Recipient of the George Cross

Sergeant Arthur Banks GC (6 October 1923 – 20 December 1944) was a member of the Royal Air Force during the Second World War who was tortured and killed after being captured behind enemy lines. He was posthumously awarded the George Cross for his courage during captivity.

==Early life==
Banks was born in Llanddulas (a village near Abergele in North Wales). His father, Captain Charles Banks, was a distinguished pilot in the First World War who was awarded the Distinguished Flying Cross for his wartime service. Banks attended St Edward's School, Oxford until 1941.

==Military career==
Banks enlisted in the Royal Air Force Volunteer Reserve in 1942 and become a member of 112 Squadron, Desert Air Force. On 29 August 1944, three weeks into his active service with 112 Squadron, he was shot down over northern Italy whilst undertaking an armed reconnaissance operation in a Mustang. He tried to reach the Allied lines and made contact with a partisan group (the Boccato group). During the following months he "became an outstanding figure, advising and encouraging them in action against the enemy".
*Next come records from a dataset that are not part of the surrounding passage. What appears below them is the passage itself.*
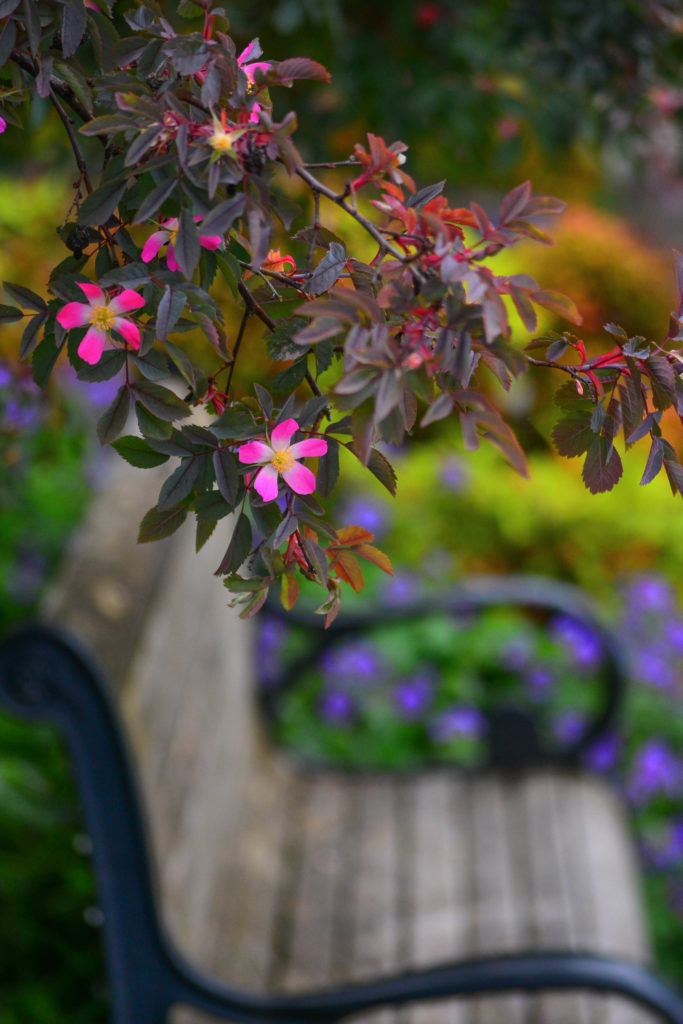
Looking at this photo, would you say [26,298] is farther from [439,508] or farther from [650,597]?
[439,508]

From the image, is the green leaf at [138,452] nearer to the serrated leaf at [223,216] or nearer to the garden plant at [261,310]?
the garden plant at [261,310]

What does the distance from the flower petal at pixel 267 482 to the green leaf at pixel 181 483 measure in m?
0.04

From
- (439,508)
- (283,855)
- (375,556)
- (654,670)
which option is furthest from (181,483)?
(439,508)

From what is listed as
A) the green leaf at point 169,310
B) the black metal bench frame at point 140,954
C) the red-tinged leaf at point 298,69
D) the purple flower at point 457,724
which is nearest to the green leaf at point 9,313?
the green leaf at point 169,310

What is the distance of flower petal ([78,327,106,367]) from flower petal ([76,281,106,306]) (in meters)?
0.02

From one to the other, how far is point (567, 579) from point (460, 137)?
2.45 meters

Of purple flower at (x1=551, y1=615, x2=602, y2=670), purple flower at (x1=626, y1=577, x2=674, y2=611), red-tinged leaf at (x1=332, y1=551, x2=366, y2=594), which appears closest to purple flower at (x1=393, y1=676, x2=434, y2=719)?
purple flower at (x1=551, y1=615, x2=602, y2=670)

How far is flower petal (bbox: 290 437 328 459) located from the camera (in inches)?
24.1

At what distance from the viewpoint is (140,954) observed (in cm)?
129

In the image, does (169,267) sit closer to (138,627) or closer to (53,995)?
(138,627)

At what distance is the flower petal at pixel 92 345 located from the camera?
603 mm

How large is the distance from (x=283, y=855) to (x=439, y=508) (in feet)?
7.59

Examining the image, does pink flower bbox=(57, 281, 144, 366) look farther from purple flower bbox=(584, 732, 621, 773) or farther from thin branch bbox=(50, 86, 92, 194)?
purple flower bbox=(584, 732, 621, 773)

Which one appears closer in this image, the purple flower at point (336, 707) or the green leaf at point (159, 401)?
the green leaf at point (159, 401)
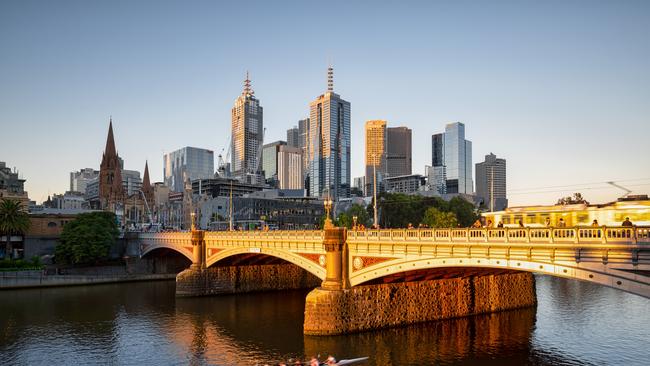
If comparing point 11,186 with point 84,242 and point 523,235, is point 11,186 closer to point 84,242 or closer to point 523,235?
point 84,242

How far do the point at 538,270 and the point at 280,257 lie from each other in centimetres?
2922

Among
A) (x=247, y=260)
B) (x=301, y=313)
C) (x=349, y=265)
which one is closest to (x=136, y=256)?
(x=247, y=260)

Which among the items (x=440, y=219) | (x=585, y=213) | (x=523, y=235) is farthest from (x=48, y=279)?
(x=585, y=213)

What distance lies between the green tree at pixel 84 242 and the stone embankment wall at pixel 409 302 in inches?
→ 2292

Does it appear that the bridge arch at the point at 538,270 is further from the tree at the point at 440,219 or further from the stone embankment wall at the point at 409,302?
the tree at the point at 440,219

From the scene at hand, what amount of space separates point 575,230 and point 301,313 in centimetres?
3144

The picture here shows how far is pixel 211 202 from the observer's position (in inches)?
6993

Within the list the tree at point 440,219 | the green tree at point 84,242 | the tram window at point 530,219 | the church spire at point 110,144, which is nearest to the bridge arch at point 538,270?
the tram window at point 530,219

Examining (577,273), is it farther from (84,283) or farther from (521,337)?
(84,283)

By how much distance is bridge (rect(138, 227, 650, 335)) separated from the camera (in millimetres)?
26188

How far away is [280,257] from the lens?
175ft

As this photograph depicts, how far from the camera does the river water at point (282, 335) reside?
36.6 metres

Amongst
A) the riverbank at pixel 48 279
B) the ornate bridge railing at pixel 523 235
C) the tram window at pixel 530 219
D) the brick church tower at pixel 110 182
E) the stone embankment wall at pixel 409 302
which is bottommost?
the riverbank at pixel 48 279

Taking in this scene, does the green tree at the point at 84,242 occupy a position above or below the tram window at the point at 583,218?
below
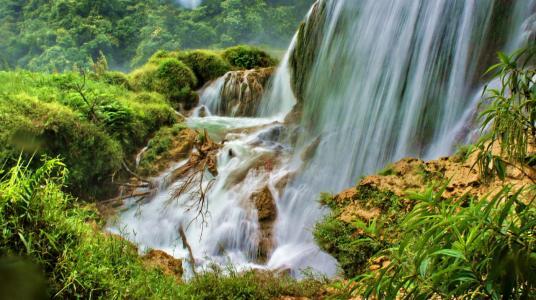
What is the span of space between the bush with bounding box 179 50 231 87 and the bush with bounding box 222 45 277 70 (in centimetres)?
82

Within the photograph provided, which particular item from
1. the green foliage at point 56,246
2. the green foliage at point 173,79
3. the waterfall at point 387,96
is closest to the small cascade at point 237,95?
the green foliage at point 173,79

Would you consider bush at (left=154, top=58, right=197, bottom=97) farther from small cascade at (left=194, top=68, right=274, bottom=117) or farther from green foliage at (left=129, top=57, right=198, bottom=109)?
small cascade at (left=194, top=68, right=274, bottom=117)

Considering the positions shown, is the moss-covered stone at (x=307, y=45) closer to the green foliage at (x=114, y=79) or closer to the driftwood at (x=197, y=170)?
the driftwood at (x=197, y=170)

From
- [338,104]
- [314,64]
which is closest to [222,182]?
[338,104]

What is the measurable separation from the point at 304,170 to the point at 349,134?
3.26ft

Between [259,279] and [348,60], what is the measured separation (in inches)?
212

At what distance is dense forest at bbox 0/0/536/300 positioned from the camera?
1.13 meters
In December 1944, an attempt to cross to Allied territory was planned to enable resupplying of the partisans to take place, but the group Banks was with was betrayed and captured by German forces. He was tortured by German authorities and then by the Italian militia over a period of several days, but Banks remained silent. He was then stripped, doused in petrol and set alight before being thrown, weighted down, into the River Po. He managed to survive and swam to the river bank, where he was recaptured by the Brigate Nere (Italian fascists) and shot in the head. Initially buried in a communal dung-heap by his captors, Banks is now buried at the Argenta Gap War Cemetery. There is also a commemoration stone for Banks at the War Memorial in Llanddulas.
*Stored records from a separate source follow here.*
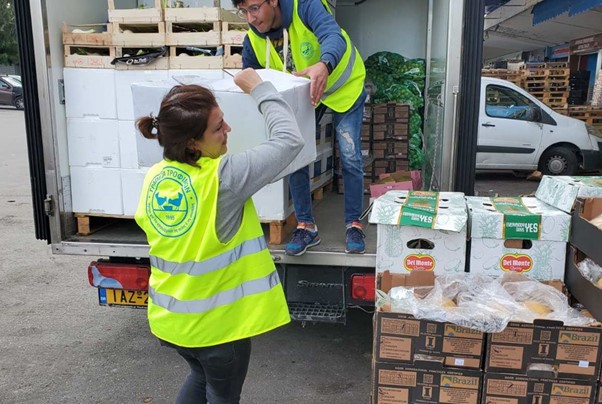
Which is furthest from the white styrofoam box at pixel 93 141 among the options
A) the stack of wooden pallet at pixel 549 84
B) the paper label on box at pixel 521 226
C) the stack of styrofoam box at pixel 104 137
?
the stack of wooden pallet at pixel 549 84

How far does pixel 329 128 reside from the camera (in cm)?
495

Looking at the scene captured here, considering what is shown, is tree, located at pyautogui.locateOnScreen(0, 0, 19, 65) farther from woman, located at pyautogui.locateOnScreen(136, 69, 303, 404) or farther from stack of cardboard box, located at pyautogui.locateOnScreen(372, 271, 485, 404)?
stack of cardboard box, located at pyautogui.locateOnScreen(372, 271, 485, 404)

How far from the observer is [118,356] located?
3910 millimetres

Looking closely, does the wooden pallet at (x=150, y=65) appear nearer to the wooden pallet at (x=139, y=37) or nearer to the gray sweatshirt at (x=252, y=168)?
the wooden pallet at (x=139, y=37)

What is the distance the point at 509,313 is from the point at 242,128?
54.5 inches

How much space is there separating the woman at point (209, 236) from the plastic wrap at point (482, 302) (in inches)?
27.2

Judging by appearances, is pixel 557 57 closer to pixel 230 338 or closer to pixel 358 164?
pixel 358 164

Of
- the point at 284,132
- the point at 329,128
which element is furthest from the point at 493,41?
the point at 284,132

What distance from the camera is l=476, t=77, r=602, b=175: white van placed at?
9461 millimetres

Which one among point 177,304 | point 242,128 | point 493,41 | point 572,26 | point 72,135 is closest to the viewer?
point 177,304

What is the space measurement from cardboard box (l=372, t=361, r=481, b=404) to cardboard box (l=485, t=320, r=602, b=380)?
0.46 ft

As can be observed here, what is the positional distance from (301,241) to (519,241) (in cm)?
113

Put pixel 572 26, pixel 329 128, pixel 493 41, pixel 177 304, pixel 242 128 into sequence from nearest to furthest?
pixel 177 304
pixel 242 128
pixel 329 128
pixel 572 26
pixel 493 41

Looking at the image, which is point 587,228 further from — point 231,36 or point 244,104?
point 231,36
He was awarded the George Cross posthumously for his "courage and endurance", with his conduct being described as "at all times, in keeping with the highest traditions of the Service, even in the face of most brutal and inhuman treatment.". Notice of the award was published in The London Gazette on 5 November 1946. The Cross was presented to his father by King George VI.
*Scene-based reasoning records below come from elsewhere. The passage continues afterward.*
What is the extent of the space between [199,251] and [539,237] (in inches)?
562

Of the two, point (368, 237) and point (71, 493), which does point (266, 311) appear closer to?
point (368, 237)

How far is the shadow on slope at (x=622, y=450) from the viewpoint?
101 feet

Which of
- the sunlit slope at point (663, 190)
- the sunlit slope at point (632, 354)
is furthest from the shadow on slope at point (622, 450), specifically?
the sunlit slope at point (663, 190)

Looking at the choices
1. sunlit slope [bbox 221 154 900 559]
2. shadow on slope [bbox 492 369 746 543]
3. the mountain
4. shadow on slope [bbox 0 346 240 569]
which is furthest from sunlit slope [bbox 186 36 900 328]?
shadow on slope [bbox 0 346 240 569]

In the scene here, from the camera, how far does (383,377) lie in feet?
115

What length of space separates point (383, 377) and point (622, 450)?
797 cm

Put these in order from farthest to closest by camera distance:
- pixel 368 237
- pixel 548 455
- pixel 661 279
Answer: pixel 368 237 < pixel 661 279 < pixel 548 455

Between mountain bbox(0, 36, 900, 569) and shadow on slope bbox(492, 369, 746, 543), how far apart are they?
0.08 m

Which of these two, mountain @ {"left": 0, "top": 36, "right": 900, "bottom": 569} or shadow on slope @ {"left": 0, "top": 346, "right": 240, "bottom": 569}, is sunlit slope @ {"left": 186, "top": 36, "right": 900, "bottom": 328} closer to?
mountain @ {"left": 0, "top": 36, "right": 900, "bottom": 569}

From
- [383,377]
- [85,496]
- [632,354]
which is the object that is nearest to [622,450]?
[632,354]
His captors were tried by a War Crimes Tribunal and were imprisoned for between 4.5 and 20 years; the one who directed his torture was shot after being captured by Italians. The man who murdered Arthur Banks was Lieutenant Turati. Turati had been a member of the infamous Brigate Nere. Postwar, Captain Ian Bell of the War Crimes Investigation Unit, captured Turati at his home in Italy.

According to the Central Registry of War Criminals and Security Suspects (CROWCASS) other Italians, most of them members of the fascist Black Brigades, may have been involved in crimes against British soldiers, at the same time and in the same area.